Getting Started
Learn how to add timex to your Elixir project and start using it.
Project Setup
To use Timex with your projects, edit your mix.exs
file and add it as a dependency, as well as add :tzdata
to your applications list.
def application do
[applications: [:tzdata]]
end
defp deps do
[{:timex, "~> x.x.x"}]
end
To use Timex modules without the Timex namespace, add use Timex
to the top of each module you plan on referencing Timex from. You can then reference the modules directly, for example: Date.now
, versus Timex.Date.now
. This is for compatibility with other libraries which might define their own Date/DateTime/Time implementations. You can also alias individual modules if that suits your needs better, but for purposes of this documentation, we'll assume that you're going the use Timex
route.
What Is Timex
The goal of this project is to provide a complete set of Date/Time functionality for Elixir projects, with the hope of being eventually merged into the standard library.

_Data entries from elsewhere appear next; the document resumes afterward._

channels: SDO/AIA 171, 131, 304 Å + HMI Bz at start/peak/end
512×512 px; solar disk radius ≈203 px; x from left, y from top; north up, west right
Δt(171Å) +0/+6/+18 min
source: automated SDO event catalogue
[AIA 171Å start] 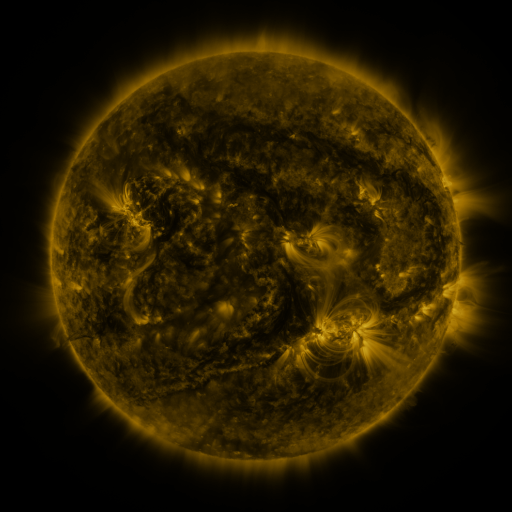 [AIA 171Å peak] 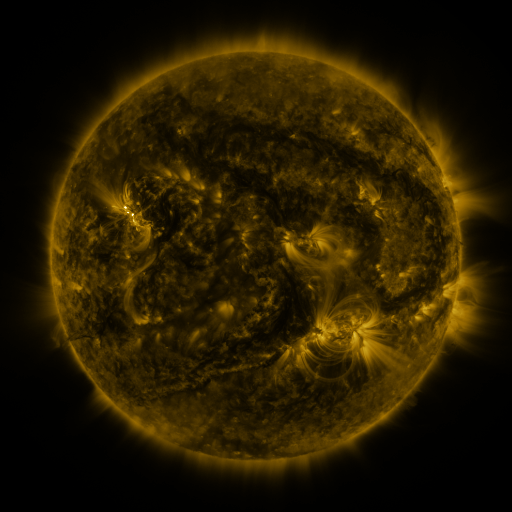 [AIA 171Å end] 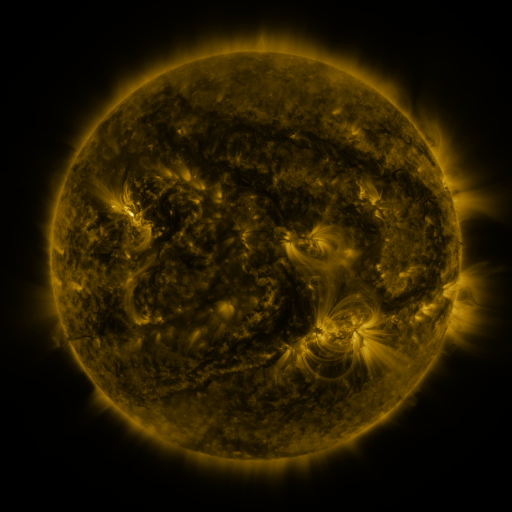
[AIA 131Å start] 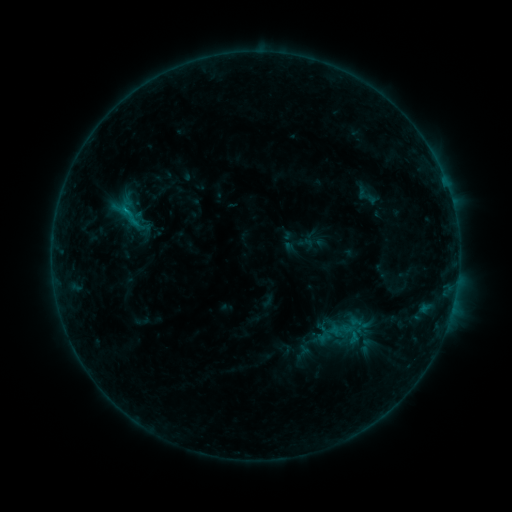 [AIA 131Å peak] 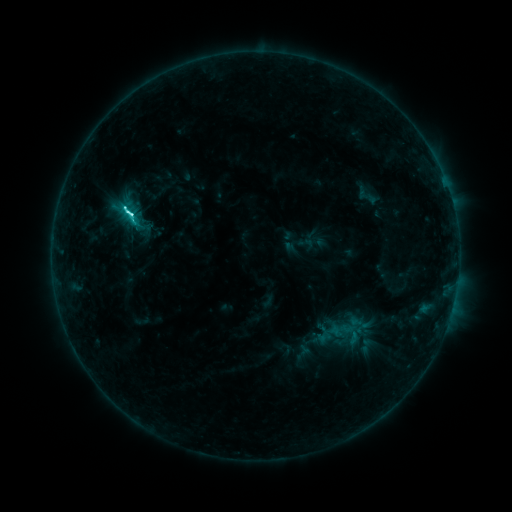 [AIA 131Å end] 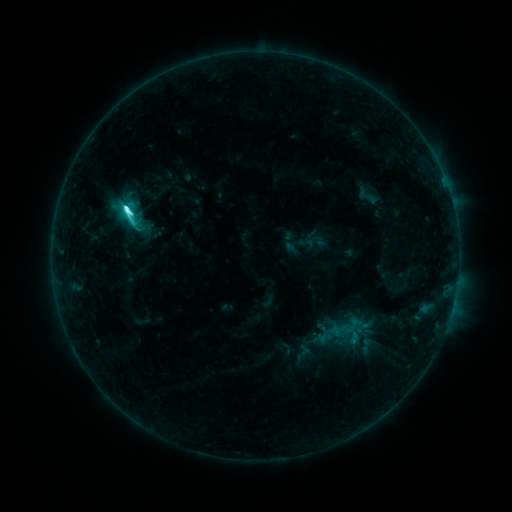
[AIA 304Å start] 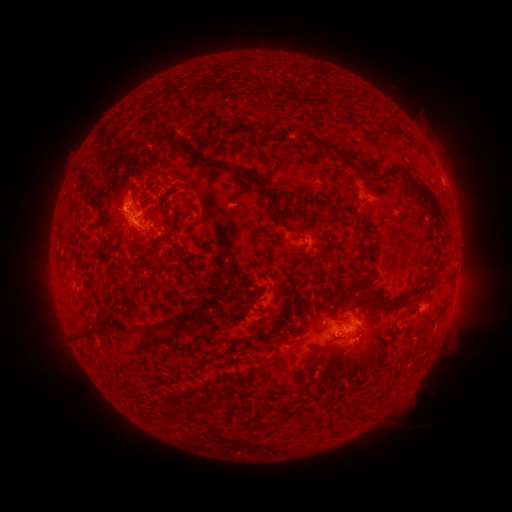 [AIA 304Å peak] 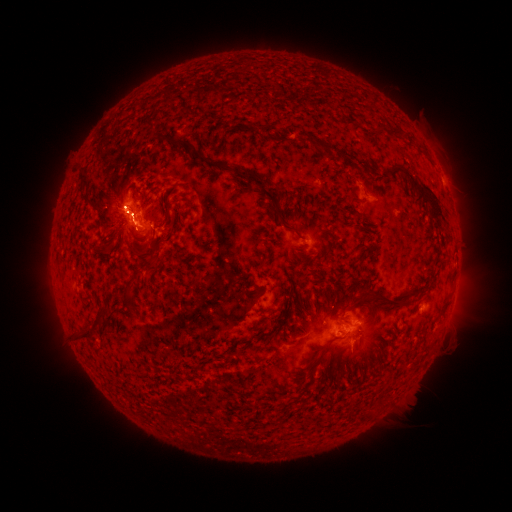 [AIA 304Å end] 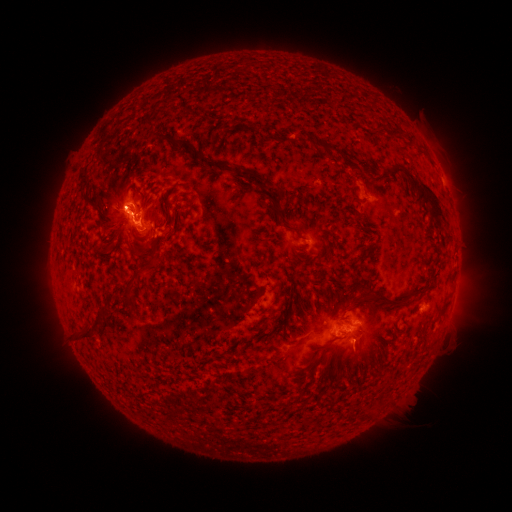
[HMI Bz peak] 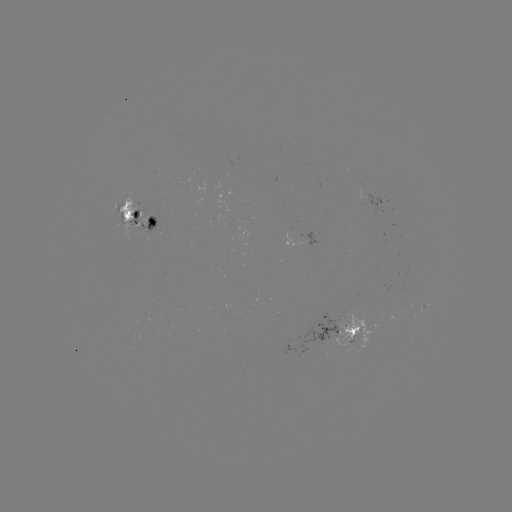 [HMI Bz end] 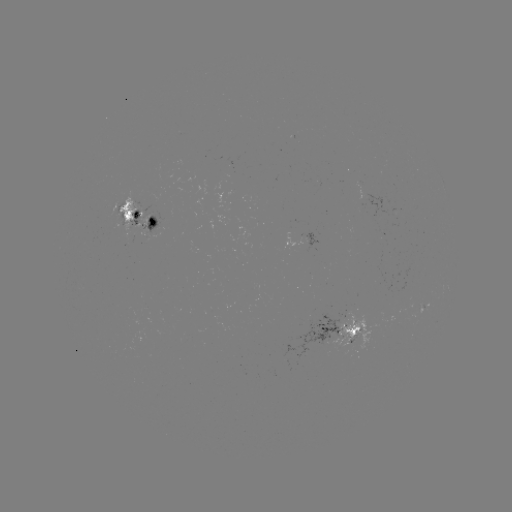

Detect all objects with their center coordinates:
C8.1 flare: (130, 214)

There are a small set of core modules you'll deal with for most tasks with Timex: Date
, Time
, Timezone
, and DateFormat
. A brief description of each is below, and they will be covered in more detail on their own pages.
The Date
module is for creating, manipulating, and converting to/from DateTime structs (which represents a combined date and time + timezone). You can create a date in any timezone in the Olson timezone database, convert an Erlang datetime tuple to a DateTime struct, shift dates in time (which transparently handles timezone transitions), shift them across timezones, and query metadata about datetimes, such as what the ISO week of that date was, etc. You can diff two dates, compare them for sorting, and more.
The Time
module supports a finer grained level of arithmetic over time intervals. It is intended for use as timestamps in logs, measuring code execution times, converting time units, etc. It does not care about timezones, but is rather used to represent a given moment in time down to the nanosecond.
The Timezone
module is used primarily for converting a DateTime to a new timezone, fetching a TimezoneInfo struct (which contains metadata about the timezone for a given zone, i.e. "America/Chicago" and point in time), or for determining the offset in minutes betweeen a given DateTime and a target timezone (Timezone.diff/2
).
The DateFormat
module is used for formatting DateTimes as strings, and parsing DateTimes from strings. In both cases you provide a format string using one of two different formatters ("default" and "strftime"). This module is extensible, and allows you to implement your own parsers/formatters if desired.